Encounter with Isa Genzken
Isa Genzken and Robbrecht en Daem architecten have collaborated several times over the past decades, in the context of the exhibitions Floor for a Sculpture, Wall for a Painting and Documenta IX and the art integration Camera on top of Galerie Greta Meert in the Brussels city centre. Of the three collaborations, the latter can perhaps be called the most iconic.
At the top of Galerie Meert—on the roof terrace that houses a penthouse and also guesthouse for artists and art lovers—Genzken placed the artwork Camera. It shows a tilted steel window frame that seems to defy gravity. The work seemingly leans far over the railing, and a ‘what if?’ feeling reflexively looms over anyone who takes notice of this event. With this work, Genzken disconnected the form of a window from its original architectural purpose, which she has been doing with window sculptures since the 1990s. Here, looking out over Brussels, she poetically reframes the city, the landscape, time and everyday reality. Like a still life of constant change. By offering only the frame and not what takes place between the lines, she invites the viewer to make their own interpretation.

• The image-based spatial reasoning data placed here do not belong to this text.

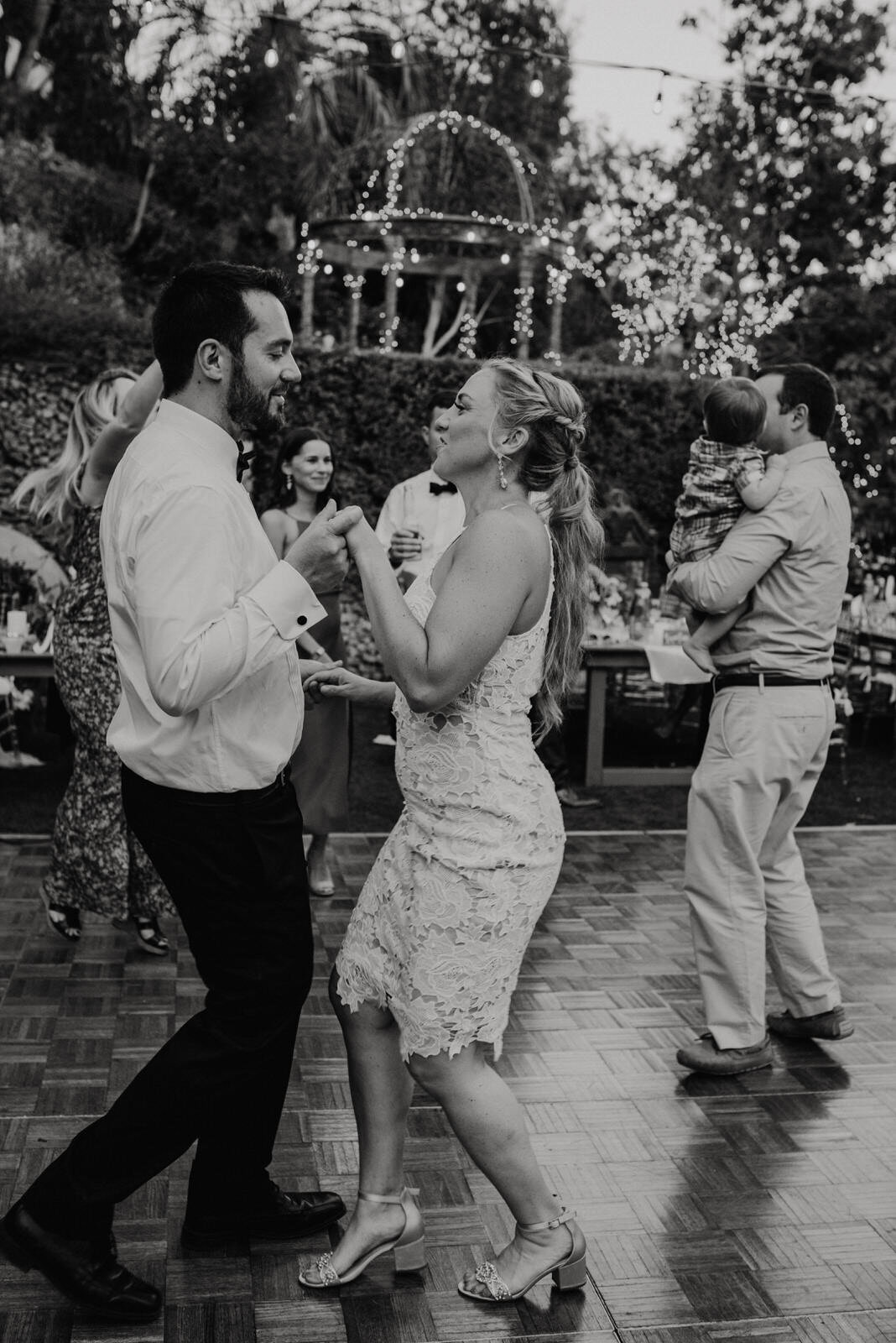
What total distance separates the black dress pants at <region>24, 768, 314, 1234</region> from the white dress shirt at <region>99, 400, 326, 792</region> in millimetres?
75

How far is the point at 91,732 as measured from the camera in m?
4.22

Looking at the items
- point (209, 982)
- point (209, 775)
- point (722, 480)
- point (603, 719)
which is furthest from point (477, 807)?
point (603, 719)

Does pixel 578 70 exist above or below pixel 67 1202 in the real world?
above

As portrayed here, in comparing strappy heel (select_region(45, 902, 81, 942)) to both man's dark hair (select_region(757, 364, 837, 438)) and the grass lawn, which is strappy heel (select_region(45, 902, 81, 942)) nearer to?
the grass lawn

Genzken often connects painting, sculpture and architecture, but more than in the previous collaborations, the boundary between her artwork and the architecture of Robbrecht en Daem on this Brussels roof becomes very fine, to almost non-existent. “Nothing articulates the transition from sculpture to building,” writes Wouter Davidts. Camera’s steel window frame gently rests on the terrace tiles. The artwork subtly blends with its architectural context, while the building as a whole generously acts as a socle. Together, sculpture and building generate a captivating story about the potential rapport between art, artists, architecture and the city.”1 This ambiguous coming together is also a quality of the other collaborations between Genzken and Robbrecht en Daem. In the exhibition Floor for a Sculpture, Wall for a Painting, for example, a dialogue emerged between the pictorial and the architectural components. Here, Genzken's work was placed next to the wooden floor, making the floor a forecourt for the sculpture, as it were.
1 Original Publication: Wouter Davidts, “Double Up or In Unison. Encounters of Art and Architecture in the Work of Robbrecht en Daem architecten,” in Maarten Van Den Driessche, ed., Robbrecht en Daem: An Architectural Anthology (Ghent, 2017), p. 161.